Location
- Country: Rwanda, Uganda

Physical characteristics
- • coordinates: 1°07′54″S 30°20′38″E﻿ / ﻿1.1318°S 30.3438°E
- • elevation: 1,330 m (4,360 ft)
- • coordinates: 1°03′26″S 30°28′22″E﻿ / ﻿1.0572°S 30.4729°E
- • elevation: 1,274 m (4,180 ft)
- Length: 39 km (24 mi)
- Basin size: 3500 sq km
- • average: 16.6 cubic m/s

Basin features
- River system: Akagera River

= Kagitumba river =

The Kagitumba is a river on the border of Rwanda and Uganda part of the upper headwaters of the Nile. Kagitumba is the name taken by the Muvumba river for its last stretch before it empties in the Akagera River. The river is only 39 km (24 miles) and is located on the North Eastern extremity of Rwanda. For its entire length, it forms the border of Rwanda and Uganda. Despite its short length, this is one of the major rivers of Rwanda. Its drainage basin covers 3500 km^{2} and spans parts of Gicumbi, Gatsibo and Nyagatare District Districts in Rwanda, and Kabale and Ntungamo Districts in Uganda.

==Course==
Kagitumba is the name taken by the Muvumba River at is confluence with Cyinzinga.
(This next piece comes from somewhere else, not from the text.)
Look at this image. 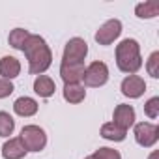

Some sources as well as locals still consider this river to still be the Muvumba. The Kagitumba initially flows northward for 14 km before making 90 degrees turn east for the remaining 25 km. Kagitumba river form the last stretch of the border between Rwanda and Uganda. The river empties in the Akagera River forming a tri-point border between Rwanda, Uganda and Tanzania close to the towns of Kagitumba in Rwanda and Mirama Hills in Uganda.